Er erreichte am ersten Dezember das Meer. Erstarrend bildete er eine Insel, um die herum tote Fische schwammen. Am sechzehnten Dezember wechselte die Lava unversehens die Richtung, lief nicht mehr ins Meer, sondern südwestlich, verbrannte die Gemeinde Chupadero und verwüstete danach die fruchtbare Ebene von Uga. Dort machte sie halt und erkaltete. Am siebten Januar 1732 verschlangen neue Ausbrüche die alten Krater. Aus zwei Offnungen strömte Lava, begleitet von dicken Rauchwolken.

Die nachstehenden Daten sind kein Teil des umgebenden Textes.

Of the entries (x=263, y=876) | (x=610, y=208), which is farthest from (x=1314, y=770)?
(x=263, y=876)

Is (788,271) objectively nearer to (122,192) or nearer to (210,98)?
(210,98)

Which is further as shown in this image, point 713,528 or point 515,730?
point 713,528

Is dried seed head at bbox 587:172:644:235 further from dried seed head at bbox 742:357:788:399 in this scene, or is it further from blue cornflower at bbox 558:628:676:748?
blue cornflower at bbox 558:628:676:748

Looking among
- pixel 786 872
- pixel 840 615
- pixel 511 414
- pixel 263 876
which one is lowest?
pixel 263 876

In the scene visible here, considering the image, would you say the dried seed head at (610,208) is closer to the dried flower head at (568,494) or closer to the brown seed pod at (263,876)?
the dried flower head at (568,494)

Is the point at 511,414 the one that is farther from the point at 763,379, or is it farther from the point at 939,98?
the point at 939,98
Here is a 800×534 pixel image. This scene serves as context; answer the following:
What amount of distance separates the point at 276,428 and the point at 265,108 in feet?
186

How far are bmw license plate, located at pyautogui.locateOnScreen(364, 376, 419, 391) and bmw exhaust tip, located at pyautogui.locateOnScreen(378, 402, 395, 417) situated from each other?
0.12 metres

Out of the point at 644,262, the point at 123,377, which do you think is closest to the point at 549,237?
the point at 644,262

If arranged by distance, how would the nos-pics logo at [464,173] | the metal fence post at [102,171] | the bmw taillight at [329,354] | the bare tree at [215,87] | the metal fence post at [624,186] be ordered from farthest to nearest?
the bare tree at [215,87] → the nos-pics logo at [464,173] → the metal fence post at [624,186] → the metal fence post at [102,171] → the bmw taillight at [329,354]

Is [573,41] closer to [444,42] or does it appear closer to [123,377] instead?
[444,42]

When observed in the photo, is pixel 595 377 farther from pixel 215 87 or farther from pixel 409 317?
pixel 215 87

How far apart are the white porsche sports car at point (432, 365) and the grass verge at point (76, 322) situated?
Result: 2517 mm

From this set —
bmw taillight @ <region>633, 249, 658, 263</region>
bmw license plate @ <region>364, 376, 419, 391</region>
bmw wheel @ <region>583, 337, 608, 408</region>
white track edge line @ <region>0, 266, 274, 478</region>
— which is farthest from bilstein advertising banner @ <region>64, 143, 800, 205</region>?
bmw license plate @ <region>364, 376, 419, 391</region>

Aus ihnen fuhren rote und blaue Blitze. Es donnerte. Da die Inselbewohner keine Gewitter kannten, waren sie um so mehr erschreckt. Am zehnten Januar warf die berstende Erde einen hohen Berg auf, der noch am selben Tag in sich zusammenkrachte. Steine und Asche regneten auf die Insel und Lava floss über den Malpais ins Meer. Am siebten März entstanden mehrere Kegel auf einmal. Tingafa wurde zerstört. Am vierten Juni barsten drei Feuermündungen. Das Beben, das Krachen und die tosenden Flammen erschreckten die ganze Inse.

Lanzarote, Timanfaya Der Vulkan el corazoncillo

Die Vulkanstraße.

Das geschah in der Nähe von Timanfaya. Die Öffnungen verbanden sich zu einem einzigen sehr hohen Kegel. Lava schoss ins Meer. Aus einem Krater an der Seite fuhren Asche und Blitze heraus und aus einem Zweiten stieg weisser Dampf, den man so bisher nicht gesehen hatte. Das Meer hatte gekocht. Aus der brodelnden Verbindung war neues Land entstanden. Die Insel war grösser geworden. Freilich erinnern die im Fluss erstarrten Klippen, die schlierige, metallige Oberfläche an die Katastrophe, als wäre sie gestern gewesen. Hundert Vulkane hatten aus dreihundert Kratern Asche und Staub gespien, die der Wind bis zu den Inseln Lobos und Fuerteventura trieb. Die fruchtbare Ebene von Tomara, die Getreidekammmer und das Herz der Insel, war von den Lavamassen verschlungen worden, dazu ein Dutzend Dörfer mit zusammen 420 Häusern. Kaum ein Jahrhundert später, 1824, öffnete sich die Erde ein weiteres und letztes Mal. Die fruchtbare Ebene von Tiagua verschwand unter erstarrendem Stein. Das Echo des grossen Lärms liegt noch in der Luft. Es entstand eine Schöpfungslandschaft, deren Ursprünglichkeit erhalten werden muss.